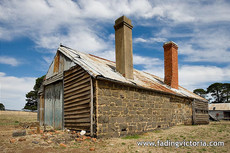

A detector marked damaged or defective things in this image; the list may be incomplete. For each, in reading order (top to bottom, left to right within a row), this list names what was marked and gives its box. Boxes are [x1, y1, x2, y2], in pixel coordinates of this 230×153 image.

rusted metal siding [44, 81, 63, 129]
rusted metal siding [63, 65, 91, 131]
rusty roof sheet [58, 45, 206, 100]
rusted metal siding [191, 100, 209, 124]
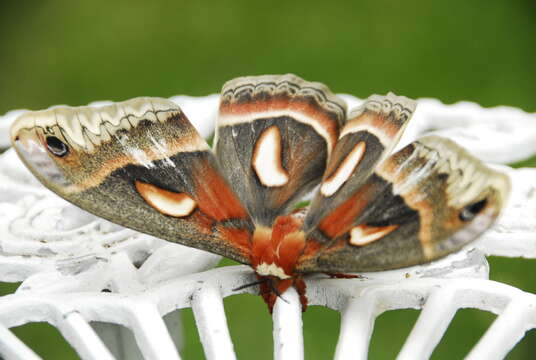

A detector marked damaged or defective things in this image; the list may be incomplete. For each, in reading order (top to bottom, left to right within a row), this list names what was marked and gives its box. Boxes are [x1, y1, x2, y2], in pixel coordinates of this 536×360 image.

chipped white paint [251, 125, 288, 187]
chipped white paint [320, 141, 366, 197]
chipped white paint [136, 181, 197, 218]
chipped white paint [1, 94, 536, 358]
chipped white paint [254, 262, 288, 280]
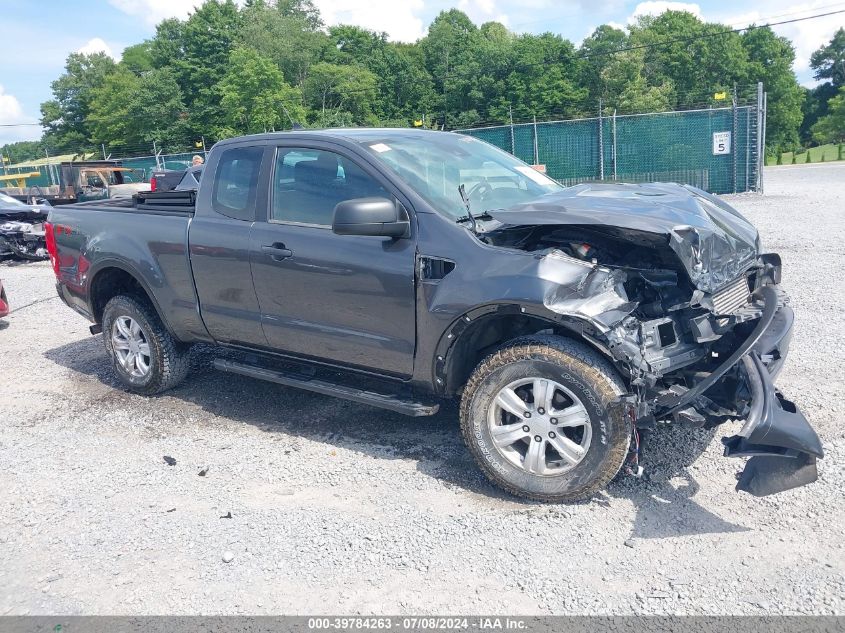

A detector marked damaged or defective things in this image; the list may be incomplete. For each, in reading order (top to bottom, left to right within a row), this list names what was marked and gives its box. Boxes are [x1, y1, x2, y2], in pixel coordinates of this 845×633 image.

crumpled hood [488, 181, 760, 292]
damaged front end [482, 181, 824, 494]
detached bumper cover [720, 296, 824, 494]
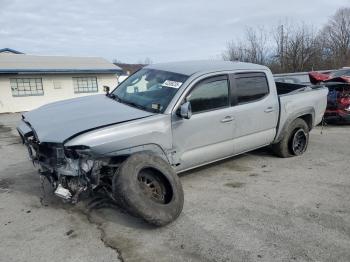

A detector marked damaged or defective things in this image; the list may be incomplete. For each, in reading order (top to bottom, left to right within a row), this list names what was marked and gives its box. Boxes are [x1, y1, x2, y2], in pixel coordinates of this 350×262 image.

damaged front end [17, 122, 115, 204]
crushed hood [21, 94, 154, 143]
exposed spare tire [113, 152, 185, 226]
exposed spare tire [270, 118, 308, 158]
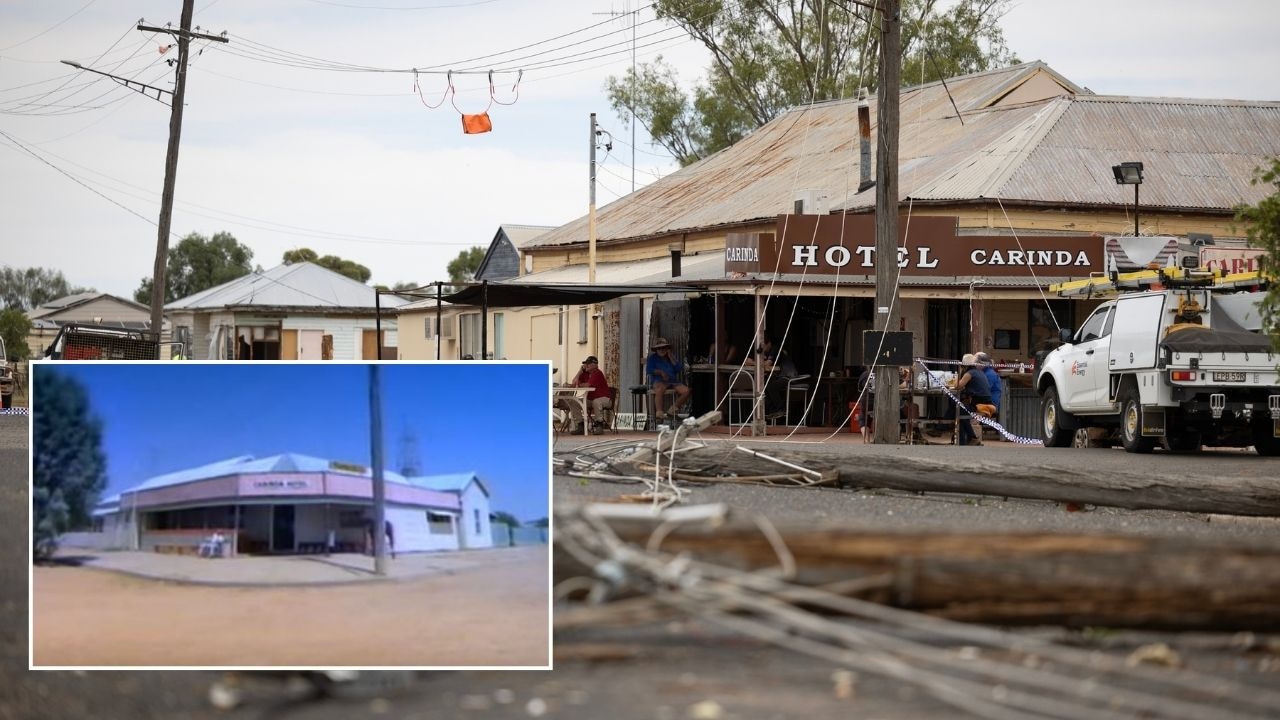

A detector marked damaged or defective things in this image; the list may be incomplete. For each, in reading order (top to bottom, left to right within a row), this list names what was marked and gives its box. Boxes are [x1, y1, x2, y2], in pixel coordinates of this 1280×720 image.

- _Task_
Restate the whole listing above exactly, except for its images.

- _Solution for this problem_
A detector marked damaged or defective things in this image; the list may be incomplete. For each, in reading order (top to bottom, left to right within a row), this list names what was marked and gives its box. Boxes are [x1, y1, x2, y2], in pixel coordinates of this 230×153 image.

rusted metal siding [44, 81, 63, 129]
rusted metal siding [63, 65, 91, 131]
rusty roof sheet [58, 45, 206, 100]
rusted metal siding [191, 100, 209, 124]

A detector marked damaged or defective things in this image; the list may be incomplete. For each, in reading order (top to bottom, left to right within a row), this list names what was marked and gives its box. Boxes are [x1, y1, x2, y2], in pixel coordinates of this 536×360 image.

chipped white paint [251, 125, 288, 187]
chipped white paint [320, 141, 366, 197]
chipped white paint [136, 181, 197, 218]
chipped white paint [1, 94, 536, 358]
chipped white paint [254, 262, 288, 280]

A detector marked damaged or defective things in this image; the list may be incomplete. For each, in reading order (top to bottom, left to right within a row), this list names what was marked and gives its box. Boxes are [x1, y1, x2, y2], in pixel coordinates of this 845×633 image.

crumpled hood [488, 181, 760, 292]
damaged front end [482, 181, 824, 494]
detached bumper cover [720, 296, 824, 494]

A detector marked damaged or defective things in this image; the list may be incomplete. For each, in reading order (top to bottom, left to right within a row), this list names what was marked and gives its box. Boxes are [x1, y1, x2, y2], in pixel coordinates of this 350×262 image.

damaged front end [17, 122, 115, 204]
crushed hood [21, 94, 154, 143]
exposed spare tire [113, 152, 185, 226]
exposed spare tire [270, 118, 308, 158]

A detector marked damaged or defective things in this image; the list may be incomplete. For each, in reading order (top to bottom, left to right within a row), this list names what was marked and gives its box. Boxes are [x1, y1, x2, y2], in pixel coordinates of this 1280×720 image.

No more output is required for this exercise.